Data supplied start

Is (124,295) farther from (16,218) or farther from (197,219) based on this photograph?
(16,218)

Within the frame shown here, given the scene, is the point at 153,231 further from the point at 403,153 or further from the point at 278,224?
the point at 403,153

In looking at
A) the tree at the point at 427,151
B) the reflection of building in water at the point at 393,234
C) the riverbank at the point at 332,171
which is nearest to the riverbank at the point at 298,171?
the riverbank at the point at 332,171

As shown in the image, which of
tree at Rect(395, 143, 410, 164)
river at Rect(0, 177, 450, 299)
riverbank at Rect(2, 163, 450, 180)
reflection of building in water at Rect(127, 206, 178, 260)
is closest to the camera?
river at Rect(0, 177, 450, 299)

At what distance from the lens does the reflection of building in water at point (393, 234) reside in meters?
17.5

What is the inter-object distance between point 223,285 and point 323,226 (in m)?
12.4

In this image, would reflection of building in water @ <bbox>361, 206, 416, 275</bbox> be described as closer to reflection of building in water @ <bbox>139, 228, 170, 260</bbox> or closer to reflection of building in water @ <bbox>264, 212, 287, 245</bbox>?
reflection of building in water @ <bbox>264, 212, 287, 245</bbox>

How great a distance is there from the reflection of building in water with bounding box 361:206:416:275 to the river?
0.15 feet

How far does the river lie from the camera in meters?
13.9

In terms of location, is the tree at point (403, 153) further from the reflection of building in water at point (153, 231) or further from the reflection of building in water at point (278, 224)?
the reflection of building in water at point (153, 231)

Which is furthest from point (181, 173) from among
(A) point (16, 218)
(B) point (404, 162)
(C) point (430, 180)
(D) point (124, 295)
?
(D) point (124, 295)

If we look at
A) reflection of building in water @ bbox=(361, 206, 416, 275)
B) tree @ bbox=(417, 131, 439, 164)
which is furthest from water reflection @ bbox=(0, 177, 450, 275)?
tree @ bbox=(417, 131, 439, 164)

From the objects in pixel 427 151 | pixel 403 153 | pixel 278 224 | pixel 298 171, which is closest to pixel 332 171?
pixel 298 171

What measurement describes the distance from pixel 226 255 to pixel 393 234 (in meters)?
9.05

Data supplied end

* _Problem_
Reproduce the entries word for word, starting at the line containing "How great a" and continuing through the last of the stored records.

* _Problem solution_
How great a distance is there from the reflection of building in water with bounding box 361:206:416:275 to the river?
0.15 feet

How far does the river lie from the camera in meters?
13.9

In terms of location, is the tree at point (403, 153) further from the reflection of building in water at point (153, 231) or further from the reflection of building in water at point (278, 224)?
the reflection of building in water at point (153, 231)

Which is furthest from point (181, 173) from among
(A) point (16, 218)
(B) point (404, 162)
(C) point (430, 180)
(D) point (124, 295)
?
(D) point (124, 295)

If we look at
A) reflection of building in water @ bbox=(361, 206, 416, 275)
B) tree @ bbox=(417, 131, 439, 164)
which is furthest from water reflection @ bbox=(0, 177, 450, 275)?
tree @ bbox=(417, 131, 439, 164)

From the objects in pixel 427 151 | pixel 403 153 | pixel 278 224 | pixel 298 171, which is closest to pixel 332 171?
pixel 298 171

What measurement describes the distance from pixel 226 255 to pixel 393 234 (in meters)?
9.05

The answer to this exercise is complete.